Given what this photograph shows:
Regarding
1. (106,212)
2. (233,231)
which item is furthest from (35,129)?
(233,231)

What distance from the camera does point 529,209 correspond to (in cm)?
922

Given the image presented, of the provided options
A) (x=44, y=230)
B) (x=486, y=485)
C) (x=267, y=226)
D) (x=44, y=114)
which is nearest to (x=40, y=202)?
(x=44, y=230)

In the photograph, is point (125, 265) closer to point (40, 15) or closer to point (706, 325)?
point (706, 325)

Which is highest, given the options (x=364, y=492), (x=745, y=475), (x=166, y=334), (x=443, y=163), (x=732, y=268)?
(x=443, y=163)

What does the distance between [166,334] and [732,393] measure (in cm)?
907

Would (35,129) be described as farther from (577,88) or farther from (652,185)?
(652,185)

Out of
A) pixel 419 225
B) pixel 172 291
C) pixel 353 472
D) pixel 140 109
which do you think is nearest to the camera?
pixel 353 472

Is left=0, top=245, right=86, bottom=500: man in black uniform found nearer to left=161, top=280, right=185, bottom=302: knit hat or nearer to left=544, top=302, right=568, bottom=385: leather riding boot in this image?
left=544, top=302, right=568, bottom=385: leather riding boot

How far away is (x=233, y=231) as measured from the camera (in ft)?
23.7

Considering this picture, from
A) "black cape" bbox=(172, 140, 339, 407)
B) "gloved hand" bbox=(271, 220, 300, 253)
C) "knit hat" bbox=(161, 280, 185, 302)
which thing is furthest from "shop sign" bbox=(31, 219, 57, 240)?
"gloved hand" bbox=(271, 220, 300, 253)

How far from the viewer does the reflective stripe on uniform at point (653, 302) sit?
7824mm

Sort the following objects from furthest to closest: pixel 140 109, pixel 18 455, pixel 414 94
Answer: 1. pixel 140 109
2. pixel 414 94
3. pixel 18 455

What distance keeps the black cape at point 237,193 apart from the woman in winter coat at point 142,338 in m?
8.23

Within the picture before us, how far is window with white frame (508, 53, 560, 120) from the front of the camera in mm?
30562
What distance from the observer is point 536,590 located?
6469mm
• • •
_TASK TO CARRY OUT_
Repeat the entries exactly, all of them.

_REPLY_
Given what this photograph shows:
Regarding
1. (106,212)
2. (233,231)
which item is furthest from (35,129)?
(233,231)

What distance from the camera does point 529,209 correspond to (in cm)?
922

Given the image presented, of the provided options
A) (x=44, y=230)
B) (x=486, y=485)
C) (x=267, y=226)
D) (x=44, y=114)
which is nearest to (x=40, y=202)?
(x=44, y=230)

In the photograph, is point (125, 265) closer to point (40, 15) or closer to point (706, 325)?
point (706, 325)

Which is highest, given the options (x=364, y=492), (x=745, y=475), (x=166, y=334), (x=443, y=163), (x=732, y=268)?
(x=443, y=163)

What does the distance between [166,334] and [732,393] measure (in cm)?
907

Would (35,129) be described as farther from (577,88) or farther from (652,185)?
(652,185)

Out of
A) pixel 419 225
B) pixel 172 291
C) pixel 353 472
D) pixel 140 109
which do you think is nearest to the camera?
pixel 353 472

Is left=0, top=245, right=86, bottom=500: man in black uniform found nearer to left=161, top=280, right=185, bottom=302: knit hat or nearer to left=544, top=302, right=568, bottom=385: leather riding boot in this image?
left=544, top=302, right=568, bottom=385: leather riding boot

How far away is (x=233, y=231) as measured from the camera (in ft)?
23.7

Considering this picture, from
A) "black cape" bbox=(172, 140, 339, 407)
B) "gloved hand" bbox=(271, 220, 300, 253)
C) "knit hat" bbox=(161, 280, 185, 302)
which thing is furthest from "shop sign" bbox=(31, 219, 57, 240)?
"gloved hand" bbox=(271, 220, 300, 253)

How far from the viewer does the reflective stripe on uniform at point (653, 302) sit?
7824mm

Sort the following objects from furthest to closest: pixel 140 109, pixel 18 455, pixel 414 94
Answer: 1. pixel 140 109
2. pixel 414 94
3. pixel 18 455

What distance keeps the black cape at point 237,193 apart from the woman in winter coat at point 142,338 in m?
8.23

Within the picture before us, how far is window with white frame (508, 53, 560, 120) from the front of the camera in mm?
30562
What distance from the observer is point 536,590 located?
6469mm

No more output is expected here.